We understand the importance of our customers’ thoughts and ideas, but what does your brand do to effectively build a customer journey map?
In today’s hyper-competitive landscape, it’s all about learning from our customer interactions before, during and after the sale. The problem is we often make erroneous assumptions that don’t align with our customer’s reality.
Additionally, it’s easy to fall behind on meeting our constantly growing customer expectations and meeting them with a great and ever-changing customer experience.
Your customer journey map describes your customer’s path from the moment your brand enters their awareness through the in-store experience, purchase and post sale. Creating a customer journey map gives you a high-level overview of all of the touchpoints between brand and customer.

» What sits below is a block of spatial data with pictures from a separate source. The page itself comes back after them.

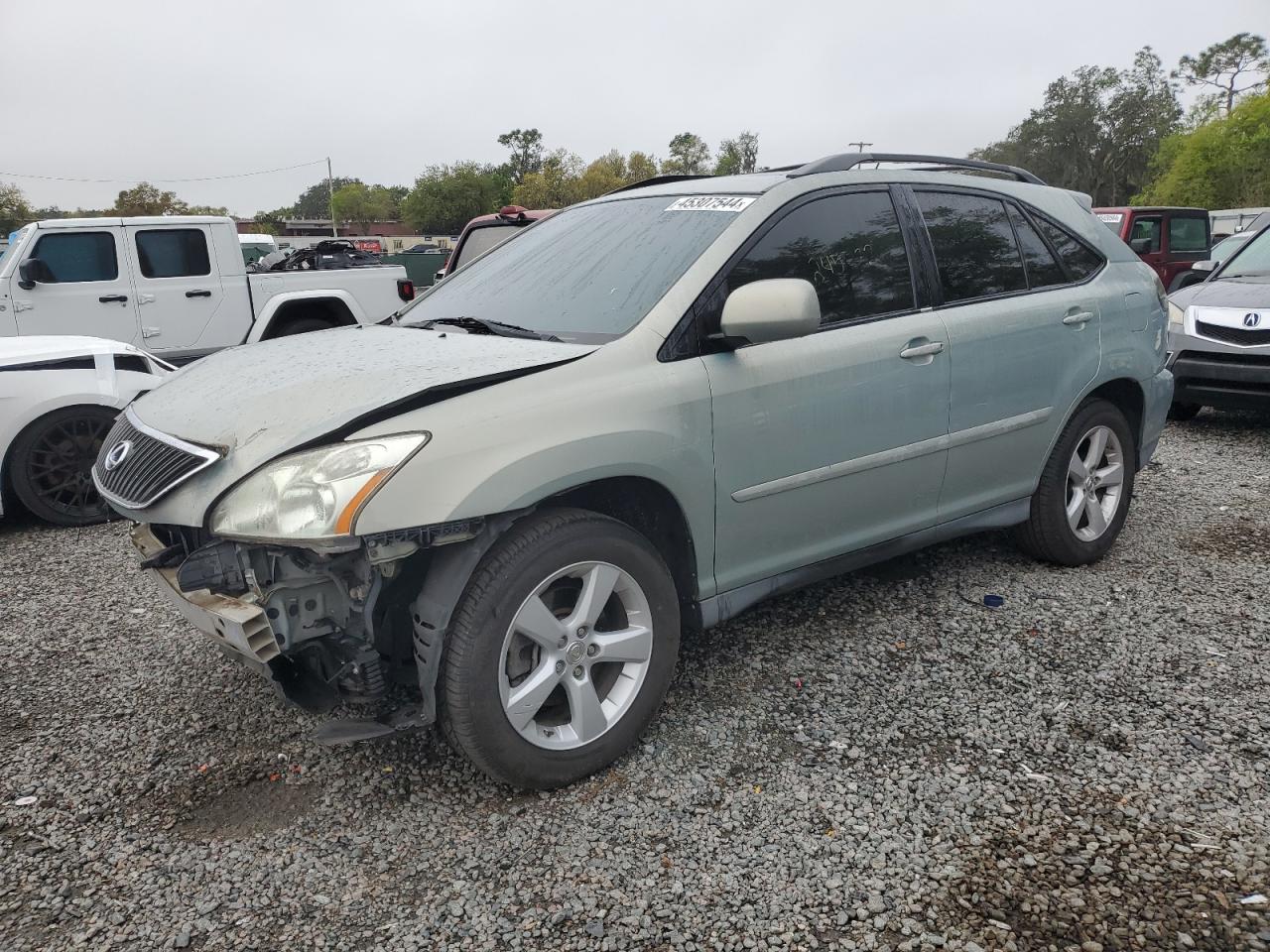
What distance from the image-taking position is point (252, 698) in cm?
337

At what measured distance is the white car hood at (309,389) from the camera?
2432 millimetres

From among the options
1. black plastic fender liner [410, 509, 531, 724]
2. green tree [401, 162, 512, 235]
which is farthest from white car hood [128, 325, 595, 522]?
green tree [401, 162, 512, 235]

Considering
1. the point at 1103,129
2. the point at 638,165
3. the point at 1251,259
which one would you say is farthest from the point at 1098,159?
the point at 1251,259

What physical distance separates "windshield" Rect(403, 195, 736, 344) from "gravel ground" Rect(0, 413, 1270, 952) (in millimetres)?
1363

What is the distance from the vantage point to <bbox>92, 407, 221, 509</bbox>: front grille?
253 cm

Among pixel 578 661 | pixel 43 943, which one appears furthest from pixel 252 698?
pixel 578 661

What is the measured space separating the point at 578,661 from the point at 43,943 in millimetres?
1442

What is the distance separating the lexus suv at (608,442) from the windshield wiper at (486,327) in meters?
0.01

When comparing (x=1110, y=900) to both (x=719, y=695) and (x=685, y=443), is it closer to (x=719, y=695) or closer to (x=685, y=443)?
(x=719, y=695)

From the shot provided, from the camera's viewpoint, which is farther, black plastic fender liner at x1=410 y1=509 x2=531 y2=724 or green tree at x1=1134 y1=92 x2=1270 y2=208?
green tree at x1=1134 y1=92 x2=1270 y2=208

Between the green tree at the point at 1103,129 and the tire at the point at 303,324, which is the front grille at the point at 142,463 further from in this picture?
the green tree at the point at 1103,129

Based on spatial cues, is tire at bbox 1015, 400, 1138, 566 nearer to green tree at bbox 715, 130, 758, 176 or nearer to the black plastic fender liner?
the black plastic fender liner

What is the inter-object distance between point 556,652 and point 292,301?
8.12m

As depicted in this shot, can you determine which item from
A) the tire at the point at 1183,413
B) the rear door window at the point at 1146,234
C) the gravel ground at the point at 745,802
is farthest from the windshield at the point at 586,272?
the rear door window at the point at 1146,234
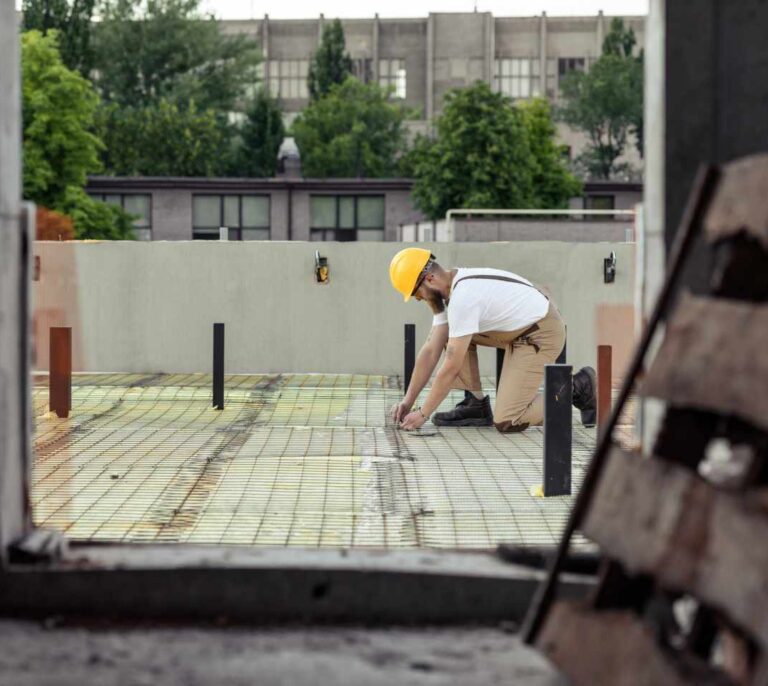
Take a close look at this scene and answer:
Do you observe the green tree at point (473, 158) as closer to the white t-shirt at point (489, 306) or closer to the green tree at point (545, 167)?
the green tree at point (545, 167)

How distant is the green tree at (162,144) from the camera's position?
67.1m

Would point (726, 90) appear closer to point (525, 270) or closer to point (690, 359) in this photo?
point (690, 359)

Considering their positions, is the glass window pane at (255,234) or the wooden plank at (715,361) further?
the glass window pane at (255,234)

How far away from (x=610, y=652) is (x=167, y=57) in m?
79.8

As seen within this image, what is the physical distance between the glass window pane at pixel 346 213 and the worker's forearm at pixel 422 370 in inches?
1684

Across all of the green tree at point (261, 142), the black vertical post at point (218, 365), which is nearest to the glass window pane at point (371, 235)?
the green tree at point (261, 142)

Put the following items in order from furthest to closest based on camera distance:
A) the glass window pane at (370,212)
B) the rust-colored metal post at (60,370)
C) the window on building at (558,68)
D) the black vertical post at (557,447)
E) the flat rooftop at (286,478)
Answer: the window on building at (558,68) → the glass window pane at (370,212) → the rust-colored metal post at (60,370) → the black vertical post at (557,447) → the flat rooftop at (286,478)

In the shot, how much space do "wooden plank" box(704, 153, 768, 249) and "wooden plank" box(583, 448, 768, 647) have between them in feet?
1.80

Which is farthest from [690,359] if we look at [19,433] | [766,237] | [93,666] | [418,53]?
[418,53]

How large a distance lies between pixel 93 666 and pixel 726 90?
232 cm

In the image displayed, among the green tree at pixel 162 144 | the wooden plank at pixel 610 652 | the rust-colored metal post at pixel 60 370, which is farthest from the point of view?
the green tree at pixel 162 144

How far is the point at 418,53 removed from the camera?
3396 inches

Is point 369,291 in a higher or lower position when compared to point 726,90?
lower

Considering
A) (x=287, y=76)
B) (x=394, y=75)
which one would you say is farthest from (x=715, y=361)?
(x=287, y=76)
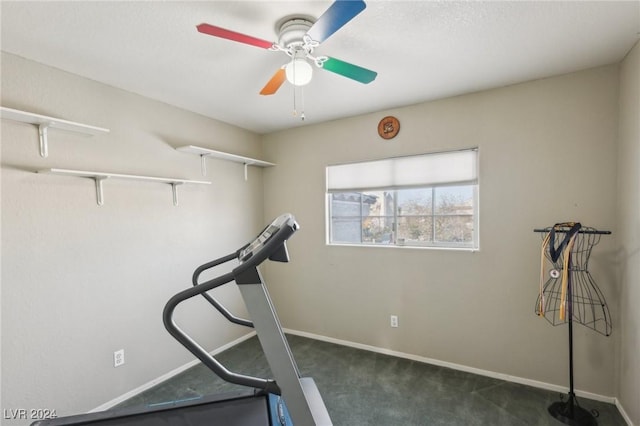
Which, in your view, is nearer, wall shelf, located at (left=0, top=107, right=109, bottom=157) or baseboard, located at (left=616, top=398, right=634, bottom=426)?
wall shelf, located at (left=0, top=107, right=109, bottom=157)

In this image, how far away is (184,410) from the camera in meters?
1.62

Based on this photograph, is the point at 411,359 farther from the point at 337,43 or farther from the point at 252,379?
the point at 337,43

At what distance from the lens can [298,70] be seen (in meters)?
1.65

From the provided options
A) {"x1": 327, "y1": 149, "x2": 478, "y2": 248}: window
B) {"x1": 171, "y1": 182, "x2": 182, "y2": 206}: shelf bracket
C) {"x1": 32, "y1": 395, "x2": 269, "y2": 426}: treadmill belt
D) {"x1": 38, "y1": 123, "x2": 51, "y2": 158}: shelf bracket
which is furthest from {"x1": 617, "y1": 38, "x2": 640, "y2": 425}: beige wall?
{"x1": 38, "y1": 123, "x2": 51, "y2": 158}: shelf bracket

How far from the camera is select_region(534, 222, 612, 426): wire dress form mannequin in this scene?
2018 mm

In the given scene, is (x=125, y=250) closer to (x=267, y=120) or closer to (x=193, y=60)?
(x=193, y=60)

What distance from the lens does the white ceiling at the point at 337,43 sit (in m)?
1.53

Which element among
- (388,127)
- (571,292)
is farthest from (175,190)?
(571,292)

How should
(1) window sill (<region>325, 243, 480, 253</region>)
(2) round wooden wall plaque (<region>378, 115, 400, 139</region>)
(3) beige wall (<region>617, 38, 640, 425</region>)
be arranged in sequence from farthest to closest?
(2) round wooden wall plaque (<region>378, 115, 400, 139</region>)
(1) window sill (<region>325, 243, 480, 253</region>)
(3) beige wall (<region>617, 38, 640, 425</region>)

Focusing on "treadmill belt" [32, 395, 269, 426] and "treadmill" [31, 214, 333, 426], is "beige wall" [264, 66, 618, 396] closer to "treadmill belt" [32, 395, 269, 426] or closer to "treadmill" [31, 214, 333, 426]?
"treadmill" [31, 214, 333, 426]

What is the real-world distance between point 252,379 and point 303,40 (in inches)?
68.9

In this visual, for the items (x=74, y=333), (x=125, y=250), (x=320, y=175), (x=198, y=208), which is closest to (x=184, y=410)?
(x=74, y=333)

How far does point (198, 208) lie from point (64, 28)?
1.73m

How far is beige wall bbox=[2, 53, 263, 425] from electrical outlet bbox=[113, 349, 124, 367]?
29mm
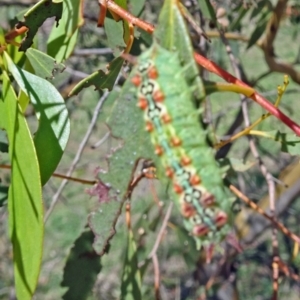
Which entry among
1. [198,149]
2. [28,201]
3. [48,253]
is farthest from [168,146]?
[48,253]

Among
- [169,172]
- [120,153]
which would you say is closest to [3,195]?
[120,153]

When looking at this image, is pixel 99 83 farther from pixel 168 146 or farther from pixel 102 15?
pixel 168 146

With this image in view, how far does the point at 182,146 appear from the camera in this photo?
53 centimetres

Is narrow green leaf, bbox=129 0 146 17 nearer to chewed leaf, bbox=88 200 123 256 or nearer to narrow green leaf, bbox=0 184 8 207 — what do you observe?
narrow green leaf, bbox=0 184 8 207

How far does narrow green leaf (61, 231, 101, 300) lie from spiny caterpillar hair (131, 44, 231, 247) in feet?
1.95

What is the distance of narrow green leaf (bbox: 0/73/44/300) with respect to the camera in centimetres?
70

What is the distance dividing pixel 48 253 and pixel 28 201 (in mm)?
2301

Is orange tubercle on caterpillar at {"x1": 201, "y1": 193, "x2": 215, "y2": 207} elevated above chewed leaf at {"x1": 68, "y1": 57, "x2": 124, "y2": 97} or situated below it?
above

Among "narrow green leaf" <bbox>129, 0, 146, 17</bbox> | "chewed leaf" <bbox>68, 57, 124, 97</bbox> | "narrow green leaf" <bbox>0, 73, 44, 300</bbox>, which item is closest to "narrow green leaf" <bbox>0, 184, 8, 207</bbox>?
"narrow green leaf" <bbox>0, 73, 44, 300</bbox>

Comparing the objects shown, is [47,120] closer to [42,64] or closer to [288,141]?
[42,64]

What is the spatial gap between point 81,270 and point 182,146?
2.16ft

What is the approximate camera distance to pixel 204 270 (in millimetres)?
2082

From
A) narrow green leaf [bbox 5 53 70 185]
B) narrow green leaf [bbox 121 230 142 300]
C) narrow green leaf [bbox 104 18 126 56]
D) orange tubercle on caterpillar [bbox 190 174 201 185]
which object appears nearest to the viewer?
orange tubercle on caterpillar [bbox 190 174 201 185]

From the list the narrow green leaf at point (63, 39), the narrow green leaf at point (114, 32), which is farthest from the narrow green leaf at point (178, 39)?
the narrow green leaf at point (114, 32)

Customer journey maps increasingly appear in omni-channel initiatives to ensure the customer experience is consistent across all channels. Mapping out these journeys are invaluable to marketing and customer experience efforts.
But all too often, brands and retailers attempt to understand customers and don’t learn true and valuable frustrations. It’s easy to make assumptions that don’t align with our customers’ reality.
Instead, we have a lot of data about our customers’ experience, but have no way to put the insights into action.
Addressing the Long-Term Customer Journey Map Solution
Retail is relatively stable over the short-term. Brick and mortar stores and the majority of customers aren’t going to disappear in the next year or two. The National Retail Federation even expects a rise of 4.1% in holiday retail spend compared to the previous year’s 3.5% growth. Over time, it will become apparent which brands and retailers decided to tackle the hard questions.
To understand how we can drive brand innovation through the adoption of up-to-date best practices, let’s investigate the process of modern customer experience design, starting with the customer journey map.
Planning Out the Customer Journey Map
To make this easier, we made up a fictional 500-store business called David’s Doors–a retailer selling commercial and residential doors–to plan our customer journey map. Its typical customers are building owners and contractors and we know they sell doors in stores and BOPIS (buy online, pick-up in store).
This company also sells hardware for doors and door installation services. David’s Doors average daily revenue per store is $5,000 and concerned with stagnating sales, they’ve recently commissioned an internal project team to create a customer experience report.
As part of this report, the project team generated a customer journey map:
The customer journey map details the customer’s experience beginning with their brand awareness, through the purchase process and post-sale. During the discovery process, the project team generated a list of key questions regarding the current customer’s experience.
As a result of these inquiries, the project team generated a list of recommendations for best practices moving forward, based on the project team’s research into innovators within the industry and industry leaders.
Best Practices for Retail Brands
From a marketing and customer experience perspective, the shift occurring for retail is best described as a sliding scale between driving procedural efficiency and driving customer acquisition and retention. In the traditional retail paradigm, marketing and customer experience campaigns are implemented on a region-by-region and store-by-store basis.
Additionally, these campaigns are based on segmented lists and past data. In the new retail paradigm, marketing and customer experience are implemented on a customer-to-customer basis and based on individual customer data.
Modern marketing is agile and testing is done on shorter cycles with immediate feedback. Highly targeted messages are delivered to individual customers based on their personal data history and through their preferred mode of communication.
Modern customer experience delivers highly personalized experiences and gives the customer the power to define their shopping experience. With online retail trying to outpace brick-and-mortar and customers’ increasing expectation to define their personal shopping experience, brick-and-mortar retailers face increasing pressure to elevate their brand equity and become and remain their target market’s preferred retailer.
The challenge large retailers face is how they can implement this data and the data from their customer maps at scale while also planning to meet their customers’ future needs.
To tackle this challenge, your implementation must be tested thoroughly. The best ways to test your implementation are through customer surveys and mystery shopping programs. Together, they deliver the required data needed to identify problems and ensure that you have captured the customer journey map as your customer experiences it.